When you sign up for a web hosting account you have to select between a myriad of server configurations with different memory sizes and processor speeds. How do you know what to choose? If you are just running a blog or a product sales site then I can tell you that in almost all cases it doesn’t matter. Even the smallest web server will handle the load of a new web site. But what if your web site becomes the next YouTube overnight? Then it doesn’t matter either. A single server will never handle that amount of traffic.
What if you’re John Reese and you have this brilliant idea called BlogRush and you have the marketing resources to make it an overnight hit, then how do you decide beforehand how many servers you need?
I’ve architected web sites for Fortune 500 companies where sites regularly receive 5 million pageviews per day.
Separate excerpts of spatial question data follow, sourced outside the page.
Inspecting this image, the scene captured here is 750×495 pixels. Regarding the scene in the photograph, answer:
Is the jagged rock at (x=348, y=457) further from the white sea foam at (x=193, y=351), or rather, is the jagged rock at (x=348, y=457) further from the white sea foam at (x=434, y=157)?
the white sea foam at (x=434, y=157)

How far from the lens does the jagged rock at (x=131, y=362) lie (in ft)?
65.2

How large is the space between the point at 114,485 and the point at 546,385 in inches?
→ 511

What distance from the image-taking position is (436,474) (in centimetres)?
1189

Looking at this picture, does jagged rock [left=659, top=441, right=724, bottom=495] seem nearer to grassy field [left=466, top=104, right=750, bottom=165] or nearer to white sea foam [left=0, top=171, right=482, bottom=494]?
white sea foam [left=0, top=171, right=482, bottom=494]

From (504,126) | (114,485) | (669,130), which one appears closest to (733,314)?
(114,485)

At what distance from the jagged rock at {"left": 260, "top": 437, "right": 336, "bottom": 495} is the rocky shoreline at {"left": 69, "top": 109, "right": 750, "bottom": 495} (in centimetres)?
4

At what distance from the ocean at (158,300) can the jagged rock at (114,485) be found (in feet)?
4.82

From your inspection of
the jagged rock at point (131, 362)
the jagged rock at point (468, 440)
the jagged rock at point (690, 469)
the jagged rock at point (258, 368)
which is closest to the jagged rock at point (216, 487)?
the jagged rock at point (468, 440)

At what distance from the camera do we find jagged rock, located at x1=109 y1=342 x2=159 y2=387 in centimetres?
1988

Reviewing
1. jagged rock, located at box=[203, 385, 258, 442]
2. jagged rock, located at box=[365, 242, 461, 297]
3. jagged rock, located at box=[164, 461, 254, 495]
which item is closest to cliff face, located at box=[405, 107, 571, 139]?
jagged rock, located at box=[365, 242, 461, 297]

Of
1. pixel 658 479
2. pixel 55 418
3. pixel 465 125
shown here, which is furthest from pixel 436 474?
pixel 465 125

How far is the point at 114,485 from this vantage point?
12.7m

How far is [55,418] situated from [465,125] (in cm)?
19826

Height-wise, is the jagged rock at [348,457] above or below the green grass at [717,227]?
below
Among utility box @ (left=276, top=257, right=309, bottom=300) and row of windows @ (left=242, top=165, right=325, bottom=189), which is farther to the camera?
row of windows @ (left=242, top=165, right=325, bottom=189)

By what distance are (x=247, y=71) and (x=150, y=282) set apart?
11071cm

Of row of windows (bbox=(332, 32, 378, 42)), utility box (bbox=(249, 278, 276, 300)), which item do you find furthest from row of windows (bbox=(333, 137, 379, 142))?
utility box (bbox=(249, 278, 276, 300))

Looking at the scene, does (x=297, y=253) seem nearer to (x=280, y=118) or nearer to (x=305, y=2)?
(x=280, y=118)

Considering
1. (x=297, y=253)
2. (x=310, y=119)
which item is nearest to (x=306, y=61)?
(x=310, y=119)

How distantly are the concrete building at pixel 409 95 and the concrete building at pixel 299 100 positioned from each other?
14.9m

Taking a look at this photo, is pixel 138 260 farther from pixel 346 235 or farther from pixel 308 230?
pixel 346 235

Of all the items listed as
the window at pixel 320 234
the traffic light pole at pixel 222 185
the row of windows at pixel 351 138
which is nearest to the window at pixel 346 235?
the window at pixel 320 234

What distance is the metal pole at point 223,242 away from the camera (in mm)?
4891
In coming up with the architecture and the hardware requirements one of my first questions for my client is how much traffic do you expect in the next year. Typically they have no idea. This could be because they have poor web stats for their existing site or they are launching a genuinely new service. That’s when it’s time to make educated guesses and use a thought process something like this:
Let’s use BlogRush as our hypothetical example. Assume that 10,000 blogs sign up initially. Given the value proposition of receiving free traffic I’m guessing that 99% of the blogs that do sign up have very little traffic, say 100 pageviews per day. But some of the more popular bloggers like ShoeMoney, John Chow, DoshDosh, Yaro Starak, Rosalind Gardner, Mike Filsaime and Terry Dean, are also going to sign up. Assume that these larger blogs each contribute on average 10,000 pageviews per day. The total load on the BlogRush servers would then be close to 2 million requests to show their widget per day. Since the blogger audience is global we can assume that traffic is spread about evenly across the day giving us an average of 23 requests per second.
A single well tuned web server can easily serve 23 request per second, if the content is static. The problem is that the content served by BlogRush is very dynamic. The headlines to be served to each blog have to be gathered, the number of credits each blog has accumulated has to be tracked and the number of links displayed for each blog has to be subtracted from the accumulated credits. The calculations get significantly more more complex due to credits being tracking through 10 referral levels. And all this has to be done 23 times per second. Not a trivial problem.
One way that very large sites handle their traffic is through aggressive caching. You pay a service like Akamai $10k+ per month and 90% of your traffic problem goes away. But for this to work the majority of the content needs to be cacheble, and we have already determined that BlogRush does not fit that profile.
Let’s look at the next tier of servers. After a request hits the web server most of the heavy lifting is going to be done by the application or database servers. Since the functionality of BlogRush is very data intensive I would implement most of it in a few stored procedures inside the database.
This brings us to scaling the database server. There are basically two approaches here: Use one very large server to serve all requests and then have one mirrored standby server in case the first one goes down. This is the “big iron” approach and it’s pretty expensive. The other approach is to use several smaller database servers. This is seldom done in reality because few applications are suited to distributing the load across several databases that are not actively linked.
At first thought the BlogRush application seems to fall in this latter “not possible” category since you presumably need to keep track of advertisement credits in one central location. But assume for a moment that the credits are spread out across several unlinked databases that are updated independently of each other. Sure a given blog could run out of credits in one database while there are credits remaining in others. Over time that shouldn’t matter; All credits will accumulate and be used correctly.
So given the 10 servers BlogRush reportedly has, I would dedicate one to the members’ pages that you see when you login to your account, one server for constantly polling new headlines from all blog feeds and the remaining eight servers each running a web server and a database. A load balancer and firewall sits in front of it all to direct traffic to the least utilized server. As traffic grows you just add more servers.
According to Mike Filsaime, John Reese sees BlogRush becoming a $100 million company. But he has a very sizable traffic problem that goes along with a hugely successful business, and it’s growing exponentially. If the number of blogs that sign up to BlogRush increases by a factor of 10, then the load on the servers will increase more than 10 times. That’s what I call a scalability problem. A quite interesting one.
Note that I don’t have any direct insight into the systems or operations behind BlogRush. These are just my educated guesses based on my 10 years of experience as a technical architect for some rather large web sites.